__What you should do__.
Retype the whole listing verbatim and keep the pictures out of it.

__Record set__.
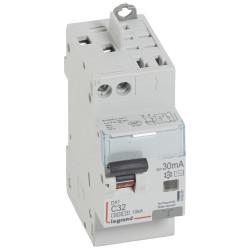 Disjoncteur différentiel monobloc DX6000 10kA arrivée haute vis départ haut automatique U+N 230V~ 32A typeAC 30mA (410808) - LEGRAND
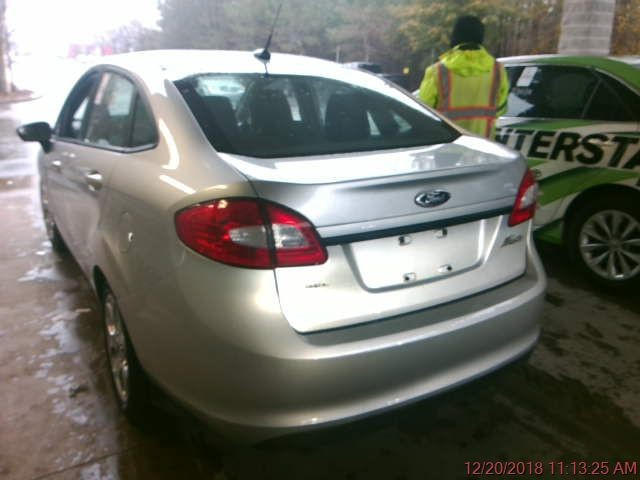 Ford Fiesta 2011 price $5,500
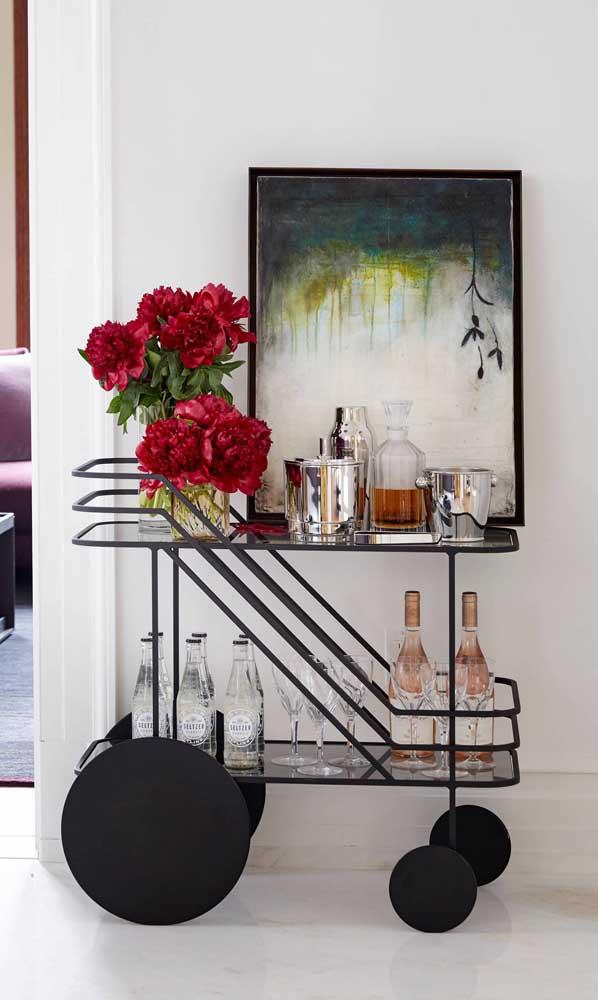 Carrinho bar de metal preto: flores e garrafas padronizadas para garantir a beleza da peça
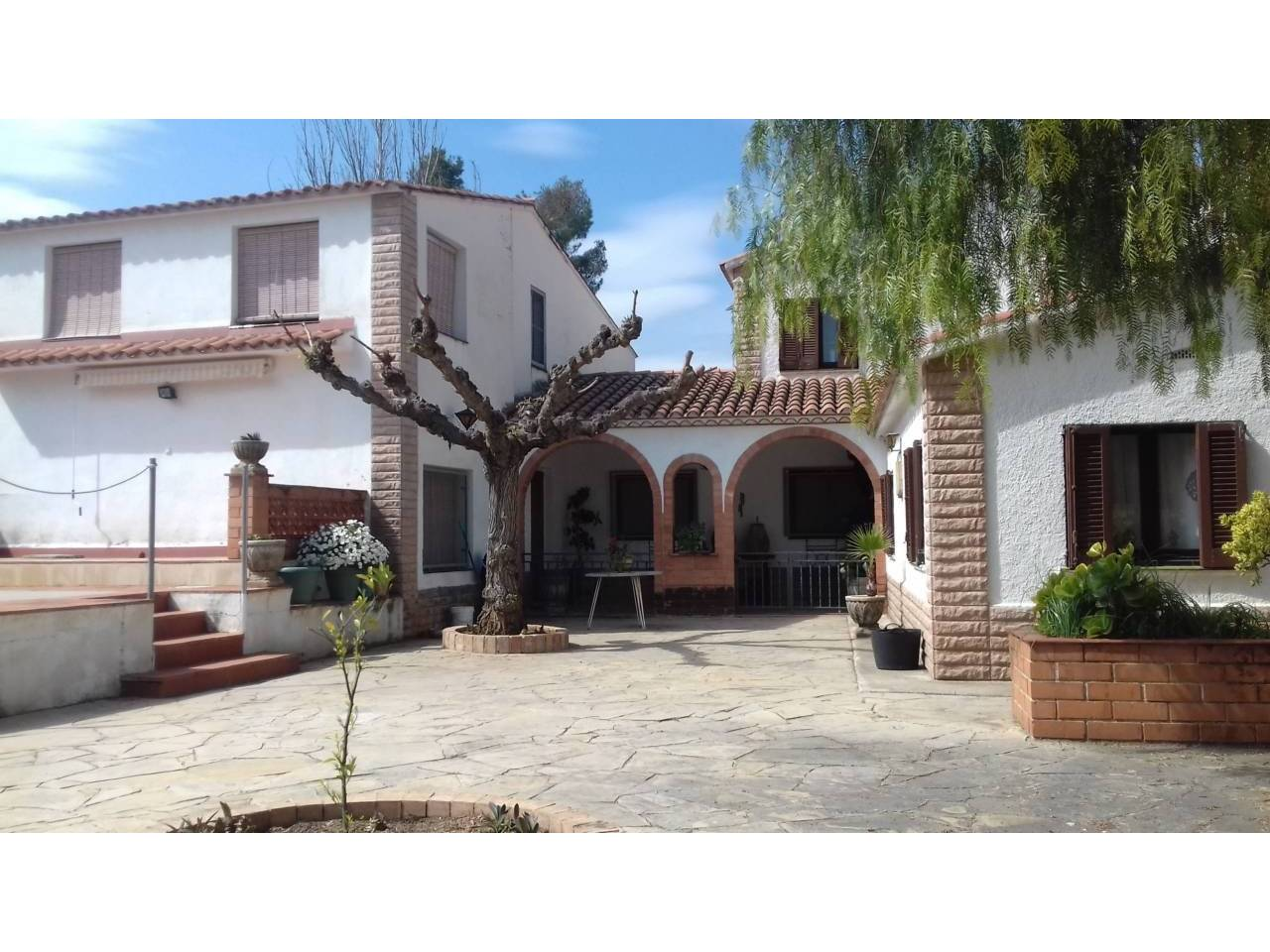 Casa  Carretera el mila a alcover km2. Finca con 2 casas independientes de 250 m² cada una, jardin de 3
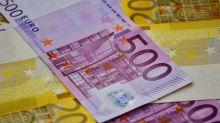L'euro bondit face au dollar, la Fed devrait tarder à relever les taux d'intérêt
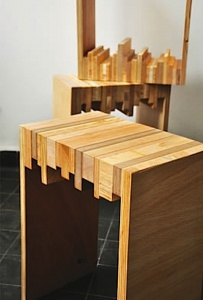 woodworking stool from scraqps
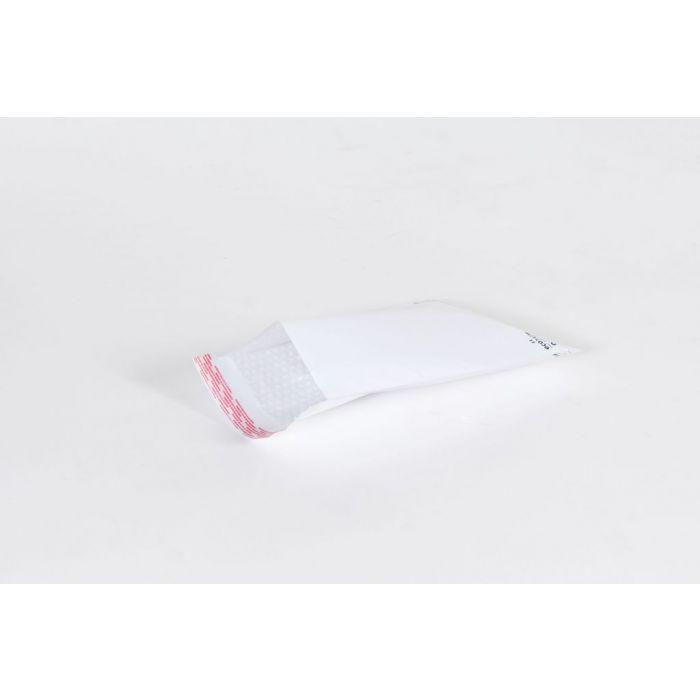 "#000 - 4 x 8"" White Self-Seal Bubble Mailer (500/Case)"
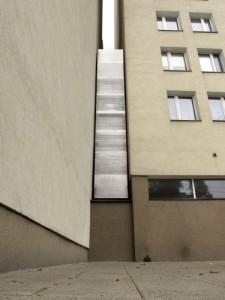 1351898665-dom-kereta-od-dolufottycjangniewpodskarbinski-copyright-fundacjapolskiejsztukinowoczesnej-375x500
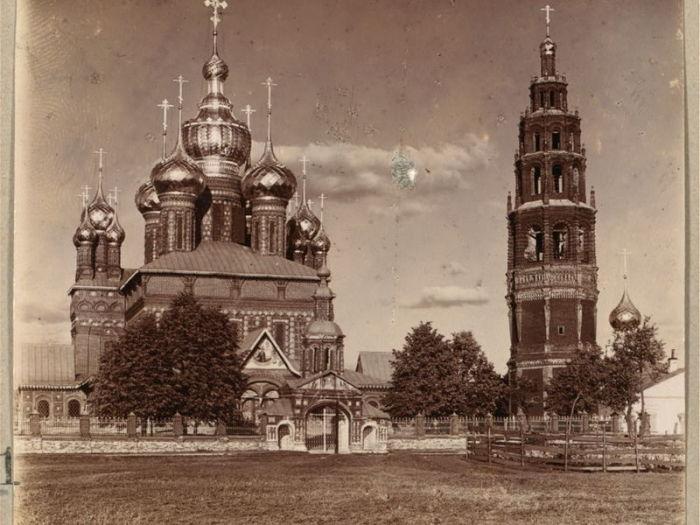 Храм в Толчкове. Ретро-фотография.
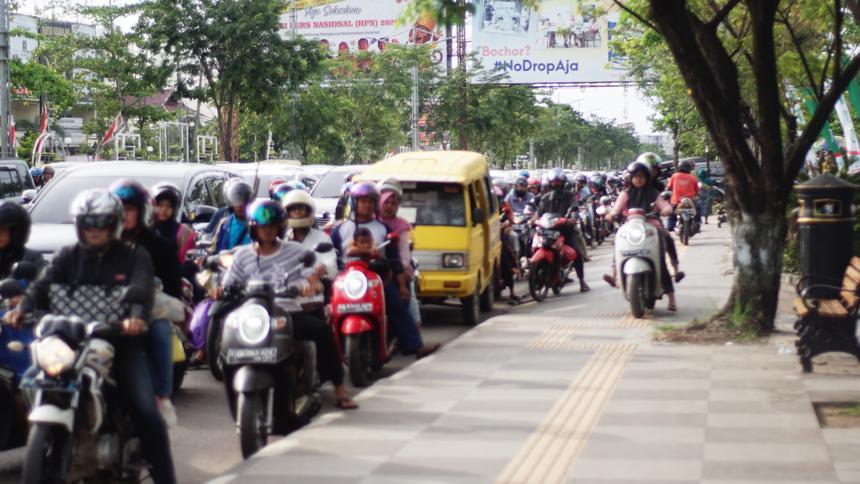 Pelanggaran di Jalur Pdestrian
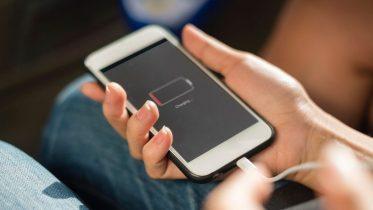 Mobiltelefoner med bedst batteritid – disse telefoner holder længst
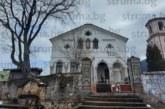 С покрив, готов всеки момент да се срути върху главите на миряните, и килнат кръст храмът в дупнишкото село Бистрица посреща 120-г. юбилей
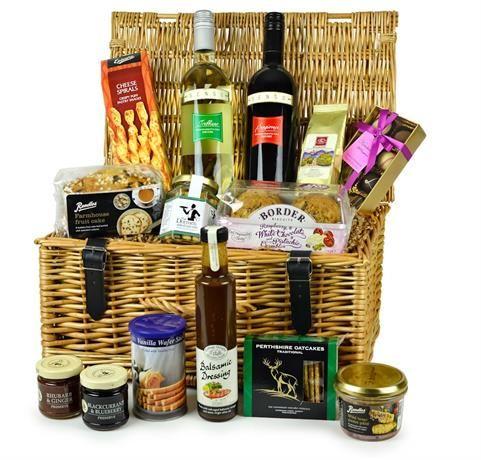 The Totterton Food Gift Hamper - Highland Fayre Artisan Hampers: Find out more at: http://scripts.affiliatefuture.com/AFClick.asp?affiliateID=327716&merchantID=4675&programmeID=12149&mediaID=0&tracking=&url= #Food Hampers #Food Baskets #Scottish Hampers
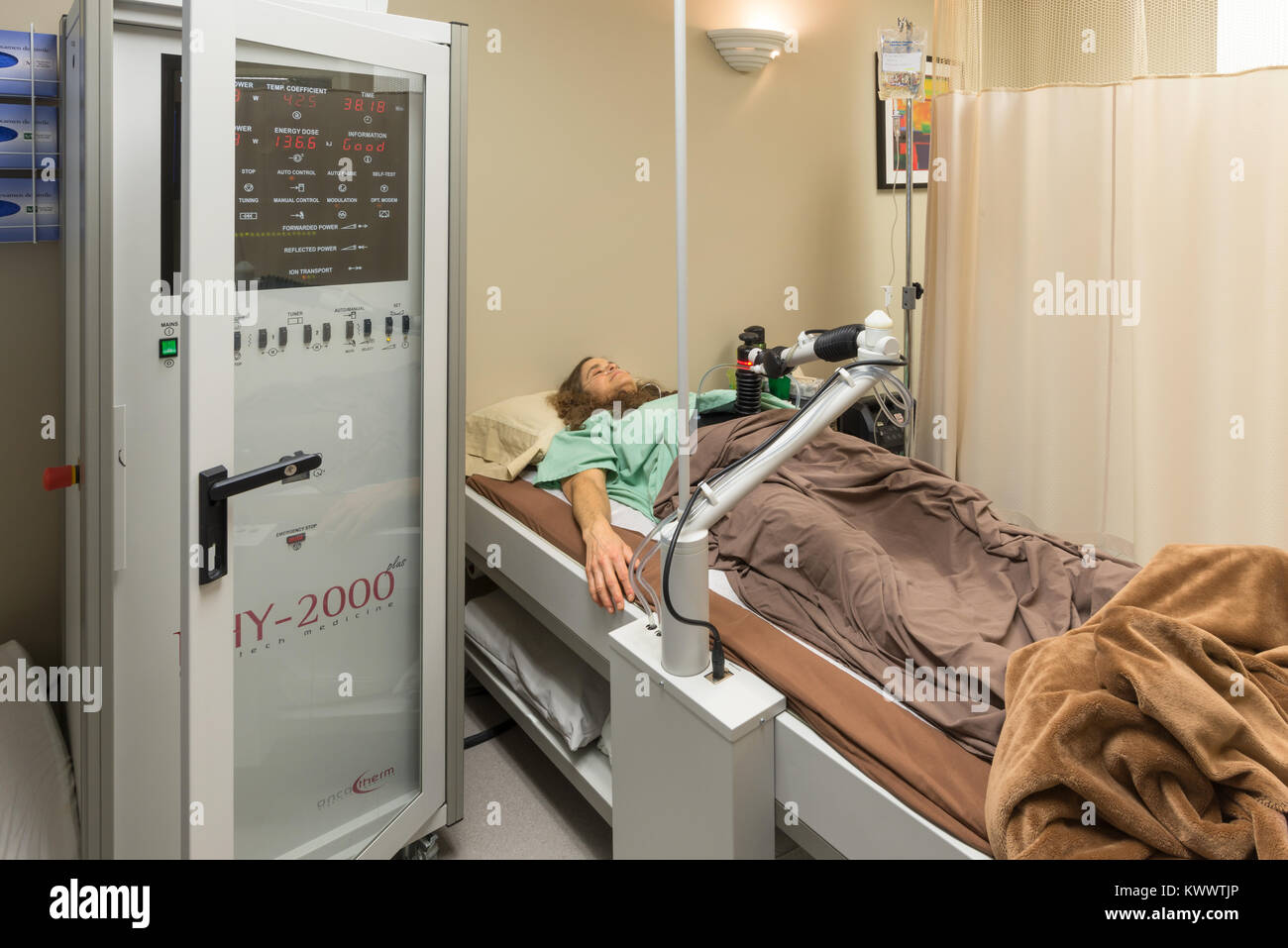 Cancer patient receiving Loco-Regional Hyperthermia treatment at the Integrated Health Clinic in Fort Langley, British - Stock Image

__Problem solution__.
 Disjoncteur différentiel monobloc DX6000 10kA arrivée haute vis départ haut automatique U+N 230V~ 32A typeAC 30mA (410808) - LEGRAND
 Ford Fiesta 2011 price $5,500
 Carrinho bar de metal preto: flores e garrafas padronizadas para garantir a beleza da peça
 Casa  Carretera el mila a alcover km2. Finca con 2 casas independientes de 250 m² cada una, jardin de 3
L'euro bondit face au dollar, la Fed devrait tarder à relever les taux d'intérêt
 woodworking stool from scraqps
 "#000 - 4 x 8"" White Self-Seal Bubble Mailer (500/Case)"
 1351898665-dom-kereta-od-dolufottycjangniewpodskarbinski-copyright-fundacjapolskiejsztukinowoczesnej-375x500
 Храм в Толчкове. Ретро-фотография.
 Pelanggaran di Jalur Pdestrian
 Mobiltelefoner med bedst batteritid – disse telefoner holder længst
 С покрив, готов всеки момент да се срути върху главите на миряните, и килнат кръст храмът в дупнишкото село Бистрица посреща 120-г. юбилей
 The Totterton Food Gift Hamper - Highland Fayre Artisan Hampers: Find out more at: http://scripts.affiliatefuture.com/AFClick.asp?affiliateID=327716&merchantID=4675&programmeID=12149&mediaID=0&tracking=&url= #Food Hampers #Food Baskets #Scottish Hampers
 Cancer patient receiving Loco-Regional Hyperthermia treatment at the Integrated Health Clinic in Fort Langley, British - Stock Image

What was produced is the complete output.